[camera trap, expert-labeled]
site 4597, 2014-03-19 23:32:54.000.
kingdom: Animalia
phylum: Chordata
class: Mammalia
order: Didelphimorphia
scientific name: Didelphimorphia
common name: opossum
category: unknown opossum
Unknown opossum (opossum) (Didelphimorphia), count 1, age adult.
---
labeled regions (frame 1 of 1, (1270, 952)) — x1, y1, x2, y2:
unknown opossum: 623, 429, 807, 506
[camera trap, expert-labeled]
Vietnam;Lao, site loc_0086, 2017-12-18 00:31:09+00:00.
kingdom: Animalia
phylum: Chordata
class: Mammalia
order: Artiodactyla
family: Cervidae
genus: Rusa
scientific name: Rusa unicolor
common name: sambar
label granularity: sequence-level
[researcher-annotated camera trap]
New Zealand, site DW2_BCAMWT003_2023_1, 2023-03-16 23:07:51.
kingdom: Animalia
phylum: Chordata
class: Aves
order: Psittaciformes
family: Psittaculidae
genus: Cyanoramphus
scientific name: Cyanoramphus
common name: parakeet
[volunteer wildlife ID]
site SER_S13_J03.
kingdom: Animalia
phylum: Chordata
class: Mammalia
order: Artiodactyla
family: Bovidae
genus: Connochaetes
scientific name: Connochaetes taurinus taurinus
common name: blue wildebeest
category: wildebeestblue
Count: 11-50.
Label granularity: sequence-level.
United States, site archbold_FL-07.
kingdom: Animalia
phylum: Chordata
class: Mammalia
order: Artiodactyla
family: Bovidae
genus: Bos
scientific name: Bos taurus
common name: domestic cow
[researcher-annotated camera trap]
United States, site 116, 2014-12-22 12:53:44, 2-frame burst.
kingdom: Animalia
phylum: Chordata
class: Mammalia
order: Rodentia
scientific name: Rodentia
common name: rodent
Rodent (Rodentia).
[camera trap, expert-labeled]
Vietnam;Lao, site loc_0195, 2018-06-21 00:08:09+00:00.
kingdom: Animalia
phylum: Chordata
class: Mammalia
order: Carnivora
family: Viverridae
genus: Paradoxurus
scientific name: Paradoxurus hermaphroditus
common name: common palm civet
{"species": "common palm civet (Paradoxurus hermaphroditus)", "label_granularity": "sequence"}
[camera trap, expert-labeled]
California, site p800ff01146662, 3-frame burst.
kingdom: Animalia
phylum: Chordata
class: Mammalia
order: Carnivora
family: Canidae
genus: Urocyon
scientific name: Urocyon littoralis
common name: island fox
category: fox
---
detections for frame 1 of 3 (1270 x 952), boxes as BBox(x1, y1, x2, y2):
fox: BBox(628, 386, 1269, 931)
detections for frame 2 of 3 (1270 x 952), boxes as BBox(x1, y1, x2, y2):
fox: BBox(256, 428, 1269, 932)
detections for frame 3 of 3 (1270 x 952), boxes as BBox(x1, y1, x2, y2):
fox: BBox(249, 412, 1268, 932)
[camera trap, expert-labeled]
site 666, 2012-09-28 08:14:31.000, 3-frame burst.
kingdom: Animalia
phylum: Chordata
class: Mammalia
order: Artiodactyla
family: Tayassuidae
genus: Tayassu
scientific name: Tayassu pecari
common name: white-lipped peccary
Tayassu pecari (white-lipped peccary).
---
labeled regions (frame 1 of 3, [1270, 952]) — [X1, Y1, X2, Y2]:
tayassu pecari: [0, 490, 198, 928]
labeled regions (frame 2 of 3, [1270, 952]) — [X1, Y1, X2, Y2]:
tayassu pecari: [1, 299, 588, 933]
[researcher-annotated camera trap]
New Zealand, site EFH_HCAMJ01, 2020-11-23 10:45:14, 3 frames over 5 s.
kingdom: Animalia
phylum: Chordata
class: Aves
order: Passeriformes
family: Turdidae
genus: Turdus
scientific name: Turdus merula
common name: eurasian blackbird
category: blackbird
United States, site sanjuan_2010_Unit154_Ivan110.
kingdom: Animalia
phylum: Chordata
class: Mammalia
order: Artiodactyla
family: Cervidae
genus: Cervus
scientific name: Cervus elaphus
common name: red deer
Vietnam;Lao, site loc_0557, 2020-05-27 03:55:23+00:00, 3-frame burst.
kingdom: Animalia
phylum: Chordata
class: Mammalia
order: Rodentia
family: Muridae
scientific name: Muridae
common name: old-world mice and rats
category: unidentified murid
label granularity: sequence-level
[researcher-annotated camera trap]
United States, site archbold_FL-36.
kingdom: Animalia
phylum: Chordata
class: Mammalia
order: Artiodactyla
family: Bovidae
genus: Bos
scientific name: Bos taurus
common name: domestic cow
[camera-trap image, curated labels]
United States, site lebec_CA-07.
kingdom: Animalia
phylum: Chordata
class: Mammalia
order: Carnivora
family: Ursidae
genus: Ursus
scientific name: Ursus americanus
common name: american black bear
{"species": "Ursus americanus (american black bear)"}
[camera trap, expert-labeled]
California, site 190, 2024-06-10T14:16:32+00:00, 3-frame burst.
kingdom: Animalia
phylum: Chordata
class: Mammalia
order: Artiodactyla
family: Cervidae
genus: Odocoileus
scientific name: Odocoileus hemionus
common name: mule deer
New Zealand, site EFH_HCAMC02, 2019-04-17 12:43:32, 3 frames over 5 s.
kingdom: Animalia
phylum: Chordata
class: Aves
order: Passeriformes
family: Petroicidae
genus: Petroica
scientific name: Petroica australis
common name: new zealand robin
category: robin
* * * *
# TASK OBJECTIVE
Every record above must appear again in the answer, unchanged.

# ANSWER BOX
[camera trap, expert-labeled]
site 4597, 2014-03-19 23:32:54.000.
kingdom: Animalia
phylum: Chordata
class: Mammalia
order: Didelphimorphia
scientific name: Didelphimorphia
common name: opossum
category: unknown opossum
Unknown opossum (opossum) (Didelphimorphia), count 1, age adult.
---
labeled regions (frame 1 of 1, (1270, 952)) — x1, y1, x2, y2:
unknown opossum: 623, 429, 807, 506
[camera trap, expert-labeled]
Vietnam;Lao, site loc_0086, 2017-12-18 00:31:09+00:00.
kingdom: Animalia
phylum: Chordata
class: Mammalia
order: Artiodactyla
family: Cervidae
genus: Rusa
scientific name: Rusa unicolor
common name: sambar
label granularity: sequence-level
[researcher-annotated camera trap]
New Zealand, site DW2_BCAMWT003_2023_1, 2023-03-16 23:07:51.
kingdom: Animalia
phylum: Chordata
class: Aves
order: Psittaciformes
family: Psittaculidae
genus: Cyanoramphus
scientific name: Cyanoramphus
common name: parakeet
[volunteer wildlife ID]
site SER_S13_J03.
kingdom: Animalia
phylum: Chordata
class: Mammalia
order: Artiodactyla
family: Bovidae
genus: Connochaetes
scientific name: Connochaetes taurinus taurinus
common name: blue wildebeest
category: wildebeestblue
Count: 11-50.
Label granularity: sequence-level.
United States, site archbold_FL-07.
kingdom: Animalia
phylum: Chordata
class: Mammalia
order: Artiodactyla
family: Bovidae
genus: Bos
scientific name: Bos taurus
common name: domestic cow
[researcher-annotated camera trap]
United States, site 116, 2014-12-22 12:53:44, 2-frame burst.
kingdom: Animalia
phylum: Chordata
class: Mammalia
order: Rodentia
scientific name: Rodentia
common name: rodent
Rodent (Rodentia).
[camera trap, expert-labeled]
Vietnam;Lao, site loc_0195, 2018-06-21 00:08:09+00:00.
kingdom: Animalia
phylum: Chordata
class: Mammalia
order: Carnivora
family: Viverridae
genus: Paradoxurus
scientific name: Paradoxurus hermaphroditus
common name: common palm civet
{"species": "common palm civet (Paradoxurus hermaphroditus)", "label_granularity": "sequence"}
[camera trap, expert-labeled]
California, site p800ff01146662, 3-frame burst.
kingdom: Animalia
phylum: Chordata
class: Mammalia
order: Carnivora
family: Canidae
genus: Urocyon
scientific name: Urocyon littoralis
common name: island fox
category: fox
---
detections for frame 1 of 3 (1270 x 952), boxes as BBox(x1, y1, x2, y2):
fox: BBox(628, 386, 1269, 931)
detections for frame 2 of 3 (1270 x 952), boxes as BBox(x1, y1, x2, y2):
fox: BBox(256, 428, 1269, 932)
detections for frame 3 of 3 (1270 x 952), boxes as BBox(x1, y1, x2, y2):
fox: BBox(249, 412, 1268, 932)
[camera trap, expert-labeled]
site 666, 2012-09-28 08:14:31.000, 3-frame burst.
kingdom: Animalia
phylum: Chordata
class: Mammalia
order: Artiodactyla
family: Tayassuidae
genus: Tayassu
scientific name: Tayassu pecari
common name: white-lipped peccary
Tayassu pecari (white-lipped peccary).
---
labeled regions (frame 1 of 3, [1270, 952]) — [X1, Y1, X2, Y2]:
tayassu pecari: [0, 490, 198, 928]
labeled regions (frame 2 of 3, [1270, 952]) — [X1, Y1, X2, Y2]:
tayassu pecari: [1, 299, 588, 933]
[researcher-annotated camera trap]
New Zealand, site EFH_HCAMJ01, 2020-11-23 10:45:14, 3 frames over 5 s.
kingdom: Animalia
phylum: Chordata
class: Aves
order: Passeriformes
family: Turdidae
genus: Turdus
scientific name: Turdus merula
common name: eurasian blackbird
category: blackbird
United States, site sanjuan_2010_Unit154_Ivan110.
kingdom: Animalia
phylum: Chordata
class: Mammalia
order: Artiodactyla
family: Cervidae
genus: Cervus
scientific name: Cervus elaphus
common name: red deer
Vietnam;Lao, site loc_0557, 2020-05-27 03:55:23+00:00, 3-frame burst.
kingdom: Animalia
phylum: Chordata
class: Mammalia
order: Rodentia
family: Muridae
scientific name: Muridae
common name: old-world mice and rats
category: unidentified murid
label granularity: sequence-level
[researcher-annotated camera trap]
United States, site archbold_FL-36.
kingdom: Animalia
phylum: Chordata
class: Mammalia
order: Artiodactyla
family: Bovidae
genus: Bos
scientific name: Bos taurus
common name: domestic cow
[camera-trap image, curated labels]
United States, site lebec_CA-07.
kingdom: Animalia
phylum: Chordata
class: Mammalia
order: Carnivora
family: Ursidae
genus: Ursus
scientific name: Ursus americanus
common name: american black bear
{"species": "Ursus americanus (american black bear)"}
[camera trap, expert-labeled]
California, site 190, 2024-06-10T14:16:32+00:00, 3-frame burst.
kingdom: Animalia
phylum: Chordata
class: Mammalia
order: Artiodactyla
family: Cervidae
genus: Odocoileus
scientific name: Odocoileus hemionus
common name: mule deer
New Zealand, site EFH_HCAMC02, 2019-04-17 12:43:32, 3 frames over 5 s.
kingdom: Animalia
phylum: Chordata
class: Aves
order: Passeriformes
family: Petroicidae
genus: Petroica
scientific name: Petroica australis
common name: new zealand robin
category: robin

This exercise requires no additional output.